• _WORK ITEM_
The records below must be returned in full and unaltered.
DATA SHOWN START
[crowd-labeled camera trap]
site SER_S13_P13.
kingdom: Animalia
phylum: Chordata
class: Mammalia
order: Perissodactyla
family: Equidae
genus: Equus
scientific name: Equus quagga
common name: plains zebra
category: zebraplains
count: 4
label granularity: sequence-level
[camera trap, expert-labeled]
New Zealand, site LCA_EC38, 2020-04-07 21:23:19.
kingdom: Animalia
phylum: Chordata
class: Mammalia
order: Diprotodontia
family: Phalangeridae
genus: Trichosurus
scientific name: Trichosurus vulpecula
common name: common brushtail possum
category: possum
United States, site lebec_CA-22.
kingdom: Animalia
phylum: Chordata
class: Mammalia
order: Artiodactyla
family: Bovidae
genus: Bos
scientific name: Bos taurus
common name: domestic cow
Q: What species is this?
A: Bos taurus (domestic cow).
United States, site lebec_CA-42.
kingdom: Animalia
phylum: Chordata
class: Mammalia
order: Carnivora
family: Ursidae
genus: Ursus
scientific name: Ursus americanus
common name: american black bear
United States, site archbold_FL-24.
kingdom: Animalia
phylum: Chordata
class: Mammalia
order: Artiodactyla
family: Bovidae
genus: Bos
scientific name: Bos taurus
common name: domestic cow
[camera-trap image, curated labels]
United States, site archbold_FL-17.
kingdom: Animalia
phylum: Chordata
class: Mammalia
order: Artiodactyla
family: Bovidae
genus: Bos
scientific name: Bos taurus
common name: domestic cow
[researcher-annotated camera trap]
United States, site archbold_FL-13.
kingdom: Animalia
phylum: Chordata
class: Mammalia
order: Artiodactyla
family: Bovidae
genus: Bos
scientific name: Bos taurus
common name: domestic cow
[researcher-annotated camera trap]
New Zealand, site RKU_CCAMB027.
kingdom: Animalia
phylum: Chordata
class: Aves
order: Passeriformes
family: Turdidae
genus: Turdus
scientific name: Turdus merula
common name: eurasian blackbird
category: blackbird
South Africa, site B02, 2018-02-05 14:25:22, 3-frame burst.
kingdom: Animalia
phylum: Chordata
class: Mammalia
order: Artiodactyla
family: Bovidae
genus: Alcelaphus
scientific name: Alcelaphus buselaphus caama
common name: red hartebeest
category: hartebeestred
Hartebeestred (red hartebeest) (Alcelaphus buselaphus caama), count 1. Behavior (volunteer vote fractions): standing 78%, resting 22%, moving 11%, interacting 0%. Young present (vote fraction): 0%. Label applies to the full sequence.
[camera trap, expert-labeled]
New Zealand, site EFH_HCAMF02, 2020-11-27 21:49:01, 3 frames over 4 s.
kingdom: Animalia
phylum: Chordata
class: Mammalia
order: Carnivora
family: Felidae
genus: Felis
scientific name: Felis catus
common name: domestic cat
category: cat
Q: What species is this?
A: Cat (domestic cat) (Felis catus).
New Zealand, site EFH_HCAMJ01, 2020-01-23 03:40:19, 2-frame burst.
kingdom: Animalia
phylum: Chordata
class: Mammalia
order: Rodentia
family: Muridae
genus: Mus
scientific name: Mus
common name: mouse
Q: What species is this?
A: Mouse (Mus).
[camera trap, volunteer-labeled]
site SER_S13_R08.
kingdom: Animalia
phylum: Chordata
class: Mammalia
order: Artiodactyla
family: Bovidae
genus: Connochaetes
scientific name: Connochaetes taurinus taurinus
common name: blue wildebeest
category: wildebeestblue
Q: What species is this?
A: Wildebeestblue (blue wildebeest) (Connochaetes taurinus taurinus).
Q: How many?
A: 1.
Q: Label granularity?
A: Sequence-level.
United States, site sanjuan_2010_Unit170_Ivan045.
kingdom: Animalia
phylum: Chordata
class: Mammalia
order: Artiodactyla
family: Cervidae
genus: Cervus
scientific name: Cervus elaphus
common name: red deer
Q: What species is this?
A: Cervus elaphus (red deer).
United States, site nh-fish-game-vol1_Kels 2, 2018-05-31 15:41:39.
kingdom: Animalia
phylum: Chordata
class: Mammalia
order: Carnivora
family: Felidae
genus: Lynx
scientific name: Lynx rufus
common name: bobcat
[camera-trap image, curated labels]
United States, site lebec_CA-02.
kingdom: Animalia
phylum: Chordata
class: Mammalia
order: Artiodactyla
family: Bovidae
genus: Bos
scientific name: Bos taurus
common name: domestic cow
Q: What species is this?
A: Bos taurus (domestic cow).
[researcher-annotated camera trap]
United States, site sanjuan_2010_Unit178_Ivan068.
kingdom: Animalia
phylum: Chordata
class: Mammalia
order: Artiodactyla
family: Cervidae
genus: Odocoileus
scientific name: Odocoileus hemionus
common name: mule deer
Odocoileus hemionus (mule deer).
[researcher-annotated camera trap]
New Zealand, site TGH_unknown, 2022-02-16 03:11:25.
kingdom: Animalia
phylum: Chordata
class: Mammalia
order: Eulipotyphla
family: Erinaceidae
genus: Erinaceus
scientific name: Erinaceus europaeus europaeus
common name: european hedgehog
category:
DATA SHOWN END
• _EXERCISE ANSWER_
[crowd-labeled camera trap]
site SER_S13_P13.
kingdom: Animalia
phylum: Chordata
class: Mammalia
order: Perissodactyla
family: Equidae
genus: Equus
scientific name: Equus quagga
common name: plains zebra
category: zebraplains
count: 4
label granularity: sequence-level
[camera trap, expert-labeled]
New Zealand, site LCA_EC38, 2020-04-07 21:23:19.
kingdom: Animalia
phylum: Chordata
class: Mammalia
order: Diprotodontia
family: Phalangeridae
genus: Trichosurus
scientific name: Trichosurus vulpecula
common name: common brushtail possum
category: possum
United States, site lebec_CA-22.
kingdom: Animalia
phylum: Chordata
class: Mammalia
order: Artiodactyla
family: Bovidae
genus: Bos
scientific name: Bos taurus
common name: domestic cow
Q: What species is this?
A: Bos taurus (domestic cow).
United States, site lebec_CA-42.
kingdom: Animalia
phylum: Chordata
class: Mammalia
order: Carnivora
family: Ursidae
genus: Ursus
scientific name: Ursus americanus
common name: american black bear
United States, site archbold_FL-24.
kingdom: Animalia
phylum: Chordata
class: Mammalia
order: Artiodactyla
family: Bovidae
genus: Bos
scientific name: Bos taurus
common name: domestic cow
[camera-trap image, curated labels]
United States, site archbold_FL-17.
kingdom: Animalia
phylum: Chordata
class: Mammalia
order: Artiodactyla
family: Bovidae
genus: Bos
scientific name: Bos taurus
common name: domestic cow
[researcher-annotated camera trap]
United States, site archbold_FL-13.
kingdom: Animalia
phylum: Chordata
class: Mammalia
order: Artiodactyla
family: Bovidae
genus: Bos
scientific name: Bos taurus
common name: domestic cow
[researcher-annotated camera trap]
New Zealand, site RKU_CCAMB027.
kingdom: Animalia
phylum: Chordata
class: Aves
order: Passeriformes
family: Turdidae
genus: Turdus
scientific name: Turdus merula
common name: eurasian blackbird
category: blackbird
South Africa, site B02, 2018-02-05 14:25:22, 3-frame burst.
kingdom: Animalia
phylum: Chordata
class: Mammalia
order: Artiodactyla
family: Bovidae
genus: Alcelaphus
scientific name: Alcelaphus buselaphus caama
common name: red hartebeest
category: hartebeestred
Hartebeestred (red hartebeest) (Alcelaphus buselaphus caama), count 1. Behavior (volunteer vote fractions): standing 78%, resting 22%, moving 11%, interacting 0%. Young present (vote fraction): 0%. Label applies to the full sequence.
[camera trap, expert-labeled]
New Zealand, site EFH_HCAMF02, 2020-11-27 21:49:01, 3 frames over 4 s.
kingdom: Animalia
phylum: Chordata
class: Mammalia
order: Carnivora
family: Felidae
genus: Felis
scientific name: Felis catus
common name: domestic cat
category: cat
Q: What species is this?
A: Cat (domestic cat) (Felis catus).
New Zealand, site EFH_HCAMJ01, 2020-01-23 03:40:19, 2-frame burst.
kingdom: Animalia
phylum: Chordata
class: Mammalia
order: Rodentia
family: Muridae
genus: Mus
scientific name: Mus
common name: mouse
Q: What species is this?
A: Mouse (Mus).
[camera trap, volunteer-labeled]
site SER_S13_R08.
kingdom: Animalia
phylum: Chordata
class: Mammalia
order: Artiodactyla
family: Bovidae
genus: Connochaetes
scientific name: Connochaetes taurinus taurinus
common name: blue wildebeest
category: wildebeestblue
Q: What species is this?
A: Wildebeestblue (blue wildebeest) (Connochaetes taurinus taurinus).
Q: How many?
A: 1.
Q: Label granularity?
A: Sequence-level.
United States, site sanjuan_2010_Unit170_Ivan045.
kingdom: Animalia
phylum: Chordata
class: Mammalia
order: Artiodactyla
family: Cervidae
genus: Cervus
scientific name: Cervus elaphus
common name: red deer
Q: What species is this?
A: Cervus elaphus (red deer).
United States, site nh-fish-game-vol1_Kels 2, 2018-05-31 15:41:39.
kingdom: Animalia
phylum: Chordata
class: Mammalia
order: Carnivora
family: Felidae
genus: Lynx
scientific name: Lynx rufus
common name: bobcat
[camera-trap image, curated labels]
United States, site lebec_CA-02.
kingdom: Animalia
phylum: Chordata
class: Mammalia
order: Artiodactyla
family: Bovidae
genus: Bos
scientific name: Bos taurus
common name: domestic cow
Q: What species is this?
A: Bos taurus (domestic cow).
[researcher-annotated camera trap]
United States, site sanjuan_2010_Unit178_Ivan068.
kingdom: Animalia
phylum: Chordata
class: Mammalia
order: Artiodactyla
family: Cervidae
genus: Odocoileus
scientific name: Odocoileus hemionus
common name: mule deer
Odocoileus hemionus (mule deer).
[researcher-annotated camera trap]
New Zealand, site TGH_unknown, 2022-02-16 03:11:25.
kingdom: Animalia
phylum: Chordata
class: Mammalia
order: Eulipotyphla
family: Erinaceidae
genus: Erinaceus
scientific name: Erinaceus europaeus europaeus
common name: european hedgehog
category:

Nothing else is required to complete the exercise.